◆ Exercise 1
In the faculty profile of Donny Hanjaya-Putra, which office is listed?
◆ Exercise 2
Write the next part of the Donny Hanjaya-Putra faculty profile, starting after its last sentence.

==== Excerpted text ====

Donny Hanjaya-Putra

Hanjaya Putra Donny 1

Assistant Professor, Department of Aerospace and Mechanical Engineering, and Assistant Professor (Concurrent), Chemical and Biomolecular Engineering, College of Engineering

Phone: 574-631-2291

Office: 141 Multidisciplinary Research Building



Lab Website

Our laboratory works at the interface of engineering and medicine, with a motivation on making stem cell and molecular therapies as an effective method to model and treat diseases. Toward these goals, we integrate our core expertise in stem cell engineering, biomaterials synthesis, and micro/nano- technologies for their application in regenerative medicine, disease modeling, and drug delivery.

  1. Stem Cell Engineering. Stem cells have the potential to induce repair and participate in regenerating injured tissues. However, during the course of chronic diseases (e.g., cardiovascular diseases and diabetes) and aging, resident and circulating stem cells are subject to stress-induced premature dysfunction that limits their therapeutic use. Our lab is interested to utilize engineering approaches to understand the mechanisms governing stem cell fate and to control stem cell differentiation, in particular for their therapeutic application in cardiovascular and lymphatic disorders.

==== Source information ====

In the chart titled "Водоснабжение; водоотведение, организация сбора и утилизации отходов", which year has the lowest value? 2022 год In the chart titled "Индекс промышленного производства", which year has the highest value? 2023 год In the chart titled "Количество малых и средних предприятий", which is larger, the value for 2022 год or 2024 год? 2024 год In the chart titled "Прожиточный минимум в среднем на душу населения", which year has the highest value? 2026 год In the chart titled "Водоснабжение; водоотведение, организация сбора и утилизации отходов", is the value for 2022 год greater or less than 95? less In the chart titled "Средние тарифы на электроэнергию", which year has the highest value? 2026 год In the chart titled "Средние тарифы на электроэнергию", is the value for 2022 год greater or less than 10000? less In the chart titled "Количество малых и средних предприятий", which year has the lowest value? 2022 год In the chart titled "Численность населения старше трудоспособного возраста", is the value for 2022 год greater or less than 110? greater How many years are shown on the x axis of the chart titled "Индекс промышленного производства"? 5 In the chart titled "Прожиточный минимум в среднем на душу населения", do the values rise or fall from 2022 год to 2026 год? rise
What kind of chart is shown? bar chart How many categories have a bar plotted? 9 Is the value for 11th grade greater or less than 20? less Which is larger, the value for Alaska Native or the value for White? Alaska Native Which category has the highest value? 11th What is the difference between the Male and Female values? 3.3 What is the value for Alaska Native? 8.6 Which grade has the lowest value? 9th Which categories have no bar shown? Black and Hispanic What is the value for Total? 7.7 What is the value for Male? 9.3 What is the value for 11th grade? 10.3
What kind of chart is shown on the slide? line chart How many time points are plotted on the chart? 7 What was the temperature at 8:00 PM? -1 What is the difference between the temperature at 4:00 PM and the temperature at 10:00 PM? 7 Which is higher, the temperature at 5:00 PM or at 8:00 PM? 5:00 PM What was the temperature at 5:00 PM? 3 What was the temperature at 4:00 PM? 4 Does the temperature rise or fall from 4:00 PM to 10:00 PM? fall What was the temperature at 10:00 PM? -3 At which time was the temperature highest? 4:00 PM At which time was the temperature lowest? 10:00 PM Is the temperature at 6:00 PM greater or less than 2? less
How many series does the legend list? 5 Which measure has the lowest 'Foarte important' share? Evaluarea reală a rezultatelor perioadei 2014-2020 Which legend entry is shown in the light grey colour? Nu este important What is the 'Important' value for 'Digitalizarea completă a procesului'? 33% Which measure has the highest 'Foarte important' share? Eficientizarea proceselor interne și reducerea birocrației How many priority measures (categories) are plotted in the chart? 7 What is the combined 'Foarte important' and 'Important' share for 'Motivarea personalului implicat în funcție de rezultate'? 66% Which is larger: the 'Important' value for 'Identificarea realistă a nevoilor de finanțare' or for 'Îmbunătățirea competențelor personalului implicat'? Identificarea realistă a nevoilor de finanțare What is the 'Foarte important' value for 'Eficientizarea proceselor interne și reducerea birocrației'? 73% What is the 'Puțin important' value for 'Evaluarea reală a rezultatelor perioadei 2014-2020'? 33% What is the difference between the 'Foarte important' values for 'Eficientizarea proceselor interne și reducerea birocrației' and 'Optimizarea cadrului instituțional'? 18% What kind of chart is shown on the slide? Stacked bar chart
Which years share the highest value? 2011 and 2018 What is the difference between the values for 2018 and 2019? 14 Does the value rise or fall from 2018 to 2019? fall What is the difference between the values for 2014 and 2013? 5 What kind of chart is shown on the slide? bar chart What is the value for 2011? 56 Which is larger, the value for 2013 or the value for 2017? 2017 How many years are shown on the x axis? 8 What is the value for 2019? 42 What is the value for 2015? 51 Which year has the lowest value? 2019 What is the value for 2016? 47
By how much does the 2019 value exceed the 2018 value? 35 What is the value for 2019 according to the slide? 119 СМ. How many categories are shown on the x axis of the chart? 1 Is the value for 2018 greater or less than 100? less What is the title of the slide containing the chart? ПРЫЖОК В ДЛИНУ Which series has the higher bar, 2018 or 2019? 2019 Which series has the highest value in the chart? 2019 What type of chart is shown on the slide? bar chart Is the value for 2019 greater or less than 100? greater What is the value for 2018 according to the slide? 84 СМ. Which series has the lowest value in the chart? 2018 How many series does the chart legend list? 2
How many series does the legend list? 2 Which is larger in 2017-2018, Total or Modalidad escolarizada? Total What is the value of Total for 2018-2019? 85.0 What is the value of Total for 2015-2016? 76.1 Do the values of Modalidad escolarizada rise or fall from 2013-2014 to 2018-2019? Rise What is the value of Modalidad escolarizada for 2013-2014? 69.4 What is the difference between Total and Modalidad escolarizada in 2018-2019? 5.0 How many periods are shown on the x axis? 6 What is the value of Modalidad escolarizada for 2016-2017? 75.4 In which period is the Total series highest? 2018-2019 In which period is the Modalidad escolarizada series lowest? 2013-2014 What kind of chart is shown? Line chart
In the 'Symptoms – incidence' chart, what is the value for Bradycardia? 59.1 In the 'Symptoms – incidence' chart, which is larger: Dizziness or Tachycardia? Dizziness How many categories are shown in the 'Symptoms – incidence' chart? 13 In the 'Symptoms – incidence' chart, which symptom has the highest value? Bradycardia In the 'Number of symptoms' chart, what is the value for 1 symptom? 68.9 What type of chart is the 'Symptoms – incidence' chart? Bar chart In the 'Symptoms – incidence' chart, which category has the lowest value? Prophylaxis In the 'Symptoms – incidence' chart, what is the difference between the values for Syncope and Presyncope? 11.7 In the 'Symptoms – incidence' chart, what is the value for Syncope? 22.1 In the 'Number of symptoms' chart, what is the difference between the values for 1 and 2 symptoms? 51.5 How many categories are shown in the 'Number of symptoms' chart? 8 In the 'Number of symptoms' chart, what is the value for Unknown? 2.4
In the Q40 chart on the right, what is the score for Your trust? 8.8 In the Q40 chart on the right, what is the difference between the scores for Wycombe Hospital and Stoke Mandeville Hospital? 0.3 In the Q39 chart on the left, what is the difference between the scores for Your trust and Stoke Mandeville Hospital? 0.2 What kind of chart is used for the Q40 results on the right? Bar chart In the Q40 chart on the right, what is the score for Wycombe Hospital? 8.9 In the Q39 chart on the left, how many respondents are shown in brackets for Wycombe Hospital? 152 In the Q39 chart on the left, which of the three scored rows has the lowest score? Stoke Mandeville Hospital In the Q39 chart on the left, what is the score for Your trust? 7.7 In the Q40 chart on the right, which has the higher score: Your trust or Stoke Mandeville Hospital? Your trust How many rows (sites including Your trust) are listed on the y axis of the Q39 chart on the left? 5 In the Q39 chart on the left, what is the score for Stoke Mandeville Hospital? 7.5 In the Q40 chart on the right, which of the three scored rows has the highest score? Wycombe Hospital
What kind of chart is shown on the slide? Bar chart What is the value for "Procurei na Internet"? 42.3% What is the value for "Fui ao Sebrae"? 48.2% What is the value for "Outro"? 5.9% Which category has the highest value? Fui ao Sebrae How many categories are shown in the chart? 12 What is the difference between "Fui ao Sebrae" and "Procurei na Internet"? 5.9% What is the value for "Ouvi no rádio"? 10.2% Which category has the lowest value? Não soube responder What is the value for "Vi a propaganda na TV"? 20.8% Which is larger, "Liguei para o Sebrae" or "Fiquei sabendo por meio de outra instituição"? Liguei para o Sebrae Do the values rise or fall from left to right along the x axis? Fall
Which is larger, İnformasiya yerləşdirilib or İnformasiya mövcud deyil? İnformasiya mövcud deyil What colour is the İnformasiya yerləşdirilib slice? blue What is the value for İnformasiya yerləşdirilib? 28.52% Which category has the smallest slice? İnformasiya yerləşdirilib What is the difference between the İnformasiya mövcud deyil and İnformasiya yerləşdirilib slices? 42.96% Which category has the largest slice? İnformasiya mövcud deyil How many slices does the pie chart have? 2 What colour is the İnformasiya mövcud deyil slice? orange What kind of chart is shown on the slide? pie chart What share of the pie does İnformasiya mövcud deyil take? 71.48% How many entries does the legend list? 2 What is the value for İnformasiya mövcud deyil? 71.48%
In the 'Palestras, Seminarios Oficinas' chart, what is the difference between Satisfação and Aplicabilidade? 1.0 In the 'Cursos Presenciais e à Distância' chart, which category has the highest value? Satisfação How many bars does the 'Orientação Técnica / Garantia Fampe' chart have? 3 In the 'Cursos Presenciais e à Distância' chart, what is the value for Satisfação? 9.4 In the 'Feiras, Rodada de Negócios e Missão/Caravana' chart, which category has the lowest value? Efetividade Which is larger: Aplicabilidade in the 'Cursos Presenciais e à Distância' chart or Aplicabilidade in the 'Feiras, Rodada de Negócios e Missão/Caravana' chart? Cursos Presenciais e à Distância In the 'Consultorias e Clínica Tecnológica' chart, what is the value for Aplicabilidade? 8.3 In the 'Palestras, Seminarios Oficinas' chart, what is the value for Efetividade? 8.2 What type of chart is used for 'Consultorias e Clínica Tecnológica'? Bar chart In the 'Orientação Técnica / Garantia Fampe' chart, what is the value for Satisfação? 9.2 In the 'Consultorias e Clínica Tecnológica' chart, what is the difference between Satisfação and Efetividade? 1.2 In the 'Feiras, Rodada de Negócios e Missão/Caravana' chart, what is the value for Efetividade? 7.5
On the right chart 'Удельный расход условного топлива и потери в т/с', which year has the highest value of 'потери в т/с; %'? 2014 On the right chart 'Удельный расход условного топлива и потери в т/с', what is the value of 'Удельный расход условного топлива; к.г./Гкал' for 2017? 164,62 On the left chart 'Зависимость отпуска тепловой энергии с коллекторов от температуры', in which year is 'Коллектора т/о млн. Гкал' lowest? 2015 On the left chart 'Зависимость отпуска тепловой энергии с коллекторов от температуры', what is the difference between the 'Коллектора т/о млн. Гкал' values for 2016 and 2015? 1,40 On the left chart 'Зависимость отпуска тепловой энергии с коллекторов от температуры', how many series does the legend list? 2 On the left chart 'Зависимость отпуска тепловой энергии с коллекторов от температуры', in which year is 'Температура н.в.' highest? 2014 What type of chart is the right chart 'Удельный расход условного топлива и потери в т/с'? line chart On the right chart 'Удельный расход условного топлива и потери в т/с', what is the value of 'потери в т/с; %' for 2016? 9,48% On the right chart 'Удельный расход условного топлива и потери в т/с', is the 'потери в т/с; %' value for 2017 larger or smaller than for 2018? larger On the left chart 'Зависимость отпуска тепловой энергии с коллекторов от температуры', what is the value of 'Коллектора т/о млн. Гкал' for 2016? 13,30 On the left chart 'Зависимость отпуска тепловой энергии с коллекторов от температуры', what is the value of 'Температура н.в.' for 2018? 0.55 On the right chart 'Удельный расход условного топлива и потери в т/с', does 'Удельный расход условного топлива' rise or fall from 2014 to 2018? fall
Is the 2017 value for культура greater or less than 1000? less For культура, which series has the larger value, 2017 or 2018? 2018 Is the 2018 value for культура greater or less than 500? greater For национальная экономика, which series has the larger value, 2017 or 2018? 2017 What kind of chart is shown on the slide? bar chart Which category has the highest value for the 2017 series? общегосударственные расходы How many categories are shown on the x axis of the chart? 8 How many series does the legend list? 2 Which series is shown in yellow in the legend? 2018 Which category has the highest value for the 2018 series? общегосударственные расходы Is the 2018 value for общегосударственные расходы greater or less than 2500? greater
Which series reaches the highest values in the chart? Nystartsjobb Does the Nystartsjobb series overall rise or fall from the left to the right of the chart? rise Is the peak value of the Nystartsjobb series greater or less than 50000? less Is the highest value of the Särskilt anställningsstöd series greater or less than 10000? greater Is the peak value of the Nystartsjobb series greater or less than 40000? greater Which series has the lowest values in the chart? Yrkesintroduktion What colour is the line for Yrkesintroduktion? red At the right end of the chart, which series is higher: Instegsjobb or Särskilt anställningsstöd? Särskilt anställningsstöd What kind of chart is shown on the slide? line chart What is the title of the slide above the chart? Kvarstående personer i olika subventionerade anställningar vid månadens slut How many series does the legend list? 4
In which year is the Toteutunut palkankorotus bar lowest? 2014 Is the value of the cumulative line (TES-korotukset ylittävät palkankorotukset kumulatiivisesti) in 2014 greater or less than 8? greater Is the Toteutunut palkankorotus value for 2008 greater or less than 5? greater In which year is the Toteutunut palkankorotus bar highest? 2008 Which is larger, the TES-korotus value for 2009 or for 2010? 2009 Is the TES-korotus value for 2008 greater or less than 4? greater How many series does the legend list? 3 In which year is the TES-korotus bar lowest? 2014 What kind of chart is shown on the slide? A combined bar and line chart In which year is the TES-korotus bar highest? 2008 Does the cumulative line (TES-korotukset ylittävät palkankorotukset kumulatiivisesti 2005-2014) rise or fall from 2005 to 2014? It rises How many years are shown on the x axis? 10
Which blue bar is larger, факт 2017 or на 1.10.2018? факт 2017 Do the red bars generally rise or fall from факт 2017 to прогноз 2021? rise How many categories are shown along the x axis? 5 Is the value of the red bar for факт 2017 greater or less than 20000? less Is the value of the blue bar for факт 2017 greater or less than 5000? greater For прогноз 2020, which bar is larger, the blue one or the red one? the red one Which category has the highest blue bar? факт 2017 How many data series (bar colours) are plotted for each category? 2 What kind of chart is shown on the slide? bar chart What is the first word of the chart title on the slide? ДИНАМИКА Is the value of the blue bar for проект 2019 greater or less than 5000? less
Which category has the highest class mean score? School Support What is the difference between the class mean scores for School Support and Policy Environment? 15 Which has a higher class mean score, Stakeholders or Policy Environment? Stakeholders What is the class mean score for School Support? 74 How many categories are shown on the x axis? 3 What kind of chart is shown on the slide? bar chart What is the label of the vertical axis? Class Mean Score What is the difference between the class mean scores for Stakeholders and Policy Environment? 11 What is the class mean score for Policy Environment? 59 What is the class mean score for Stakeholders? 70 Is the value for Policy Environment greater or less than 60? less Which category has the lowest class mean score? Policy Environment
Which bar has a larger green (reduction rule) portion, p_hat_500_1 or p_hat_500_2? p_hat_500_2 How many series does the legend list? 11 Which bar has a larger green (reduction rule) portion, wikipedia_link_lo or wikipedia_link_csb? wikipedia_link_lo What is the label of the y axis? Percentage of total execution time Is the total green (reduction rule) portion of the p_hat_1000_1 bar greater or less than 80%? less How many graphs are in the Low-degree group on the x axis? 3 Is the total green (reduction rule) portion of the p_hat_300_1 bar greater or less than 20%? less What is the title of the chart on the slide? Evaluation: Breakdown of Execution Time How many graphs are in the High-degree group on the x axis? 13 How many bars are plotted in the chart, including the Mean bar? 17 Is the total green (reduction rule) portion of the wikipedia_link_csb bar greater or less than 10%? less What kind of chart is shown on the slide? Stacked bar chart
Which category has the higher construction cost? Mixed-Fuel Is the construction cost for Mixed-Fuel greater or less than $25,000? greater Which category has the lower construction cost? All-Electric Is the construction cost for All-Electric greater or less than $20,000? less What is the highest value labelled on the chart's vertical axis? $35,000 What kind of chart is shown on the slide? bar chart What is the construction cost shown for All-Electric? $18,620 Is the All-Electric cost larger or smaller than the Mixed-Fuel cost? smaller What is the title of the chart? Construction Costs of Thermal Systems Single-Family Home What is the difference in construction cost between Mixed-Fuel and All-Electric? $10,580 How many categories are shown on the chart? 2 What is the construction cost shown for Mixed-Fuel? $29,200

====

◆ Answer area 1
141 Multidisciplinary Research Building

◆ Answer area 2
  2. Biomaterials for Stem Cell Morphogenesis. Promoting blood and lymphatic vasculature is important for tissue engineering and can be used as therapeutic interventions to treat ischemia and lymphedema. We are studying the role of growth factors and extracellular matrices (ECMs) in blood and lymphatic formation. Our lab utilizes bio-mimetic materials with spatial and temporal control for stem cells to undergo morphogenesis into vascular and lymphatic vasculatures. We are applying this approach toward therapeutic interventions to treat ischemia, lymphedema, and wound healing in animal models.
  3. Targeted Drug Delivery. Many available drugs are effective at a very small therapeutic window without causing systemic side effects. For example, anti-coagulant drugs are effective at preventing blood clots, but can also cause systemic bleeding. To overcome these limitations, we are interested in harnessing the ability of stem cell and antibody for site-specific delivery of therapeutics.